At the same time, the number of States employees has risen from 2008’s total of 5,400 to 6,600 today and the cost of paying them has mushroomed from £163m. a year to not far short of £400m. The average cost has doubled to £60,000 at the same time as median pay for ‘ordinary’ islanders was £42,672, actually a decrease of nearly 1% after allowing for inflation.
It’s also worth mentioning that back then in 2008, there were more than 7,500 people working in finance and while public sector employment has grown, that in financial services has since shrunk by more than 2,500.
So, here’s the double failure for ordinary islanders. Faced with the consequences of the States’ own economic mismanagement, the new president of Health & Social Care’s knee-jerk reaction is to put up prices and reduce the care package that’s available. He will also be looking to charge pensioners for their multiple life-saving prescriptions.
Meanwhile, States expenditure remains untouched and civil service growth unchallenged. At the same time, the new Health president promises the introduction of a new ‘sustainable’ system.
Jesus, Mary, Joseph, and the wee donkey… The States agreed to just that in 2017 under something called the Partnership of Purpose: Transforming Health and Care, which promised user-centred care, joined-up services, where people were valued, listened to, informed, respected and involved throughout their health and care journey.
They were also promised (promised, ha!) fair access to care, improved out-of-hospital services through the development of community hubs, better governance and quality of performance and direct access to services.
Despite this being an approved States direction with, I think, funding, the last Health Committee under Al Brouard did nothing to advance it. Too busy, he said. And Policy & Resources let him get away with it.
Now, a new president who really should know better – after all, he’s lived and worked through everything that led to the existing system – wants to chuck 30 years of Guernsey’s NHS in the bin and ignore an existing States resolution on ‘improving’ what we already have.
If I sound angry, it’s because I am. Hard on the heels of this, Policy & Resources announces a Government Work Plan focused on five ‘super-priorities’ that are nothing of the sort. They’re simple political posturing.
The real priorities for islanders are cheaper rents and housing, easing cost of living pressures – especially States-controlled ones like electricity, waste and water and TRP – and tangible signs that government is controlling its own costs and insatiable demands for higher taxes.

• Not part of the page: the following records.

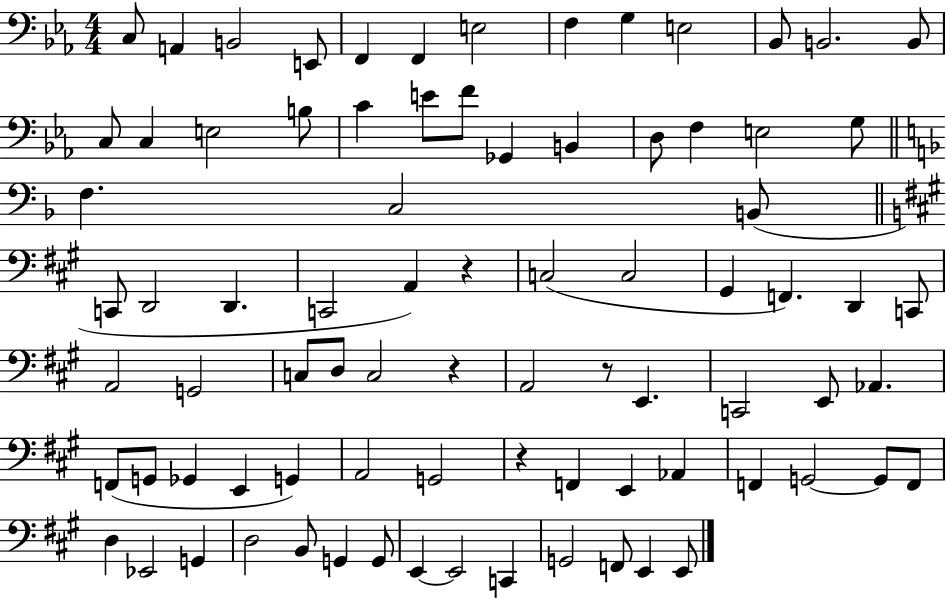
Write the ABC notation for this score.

X:1
T:Untitled
M:4/4
L:1/4
K:Eb
C,/2 A,, B,,2 E,,/2 F,, F,, E,2 F, G, E,2 _B,,/2 B,,2 B,,/2 C,/2 C, E,2 B,/2 C E/2 F/2 _G,, B,, D,/2 F, E,2 G,/2 F, C,2 B,,/2 C,,/2 D,,2 D,, C,,2 A,, z C,2 C,2 ^G,, F,, D,, C,,/2 A,,2 G,,2 C,/2 D,/2 C,2 z A,,2 z/2 E,, C,,2 E,,/2 _A,, F,,/2 G,,/2 _G,, E,, G,, A,,2 G,,2 z F,, E,, _A,, F,, G,,2 G,,/2 F,,/2 D, _E,,2 G,, D,2 B,,/2 G,, G,,/2 E,, E,,2 C,, G,,2 F,,/2 E,, E,,/2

Above all, they want their living standards to improve, real incomes to rise and Guernsey’s economy to improve. Instead, government embraces stagnation and merely grows its own revenues at the expense of islanders.
Which, of course, is why Victoria Park has just distributed 86 Christmas food parcels to struggling local families. That’s not meeting demand, by the way. It’s all they had.
So apologies for being bleak this Christmastide. But betrayal and failure have no place in the Guernsey I used to know – and respect.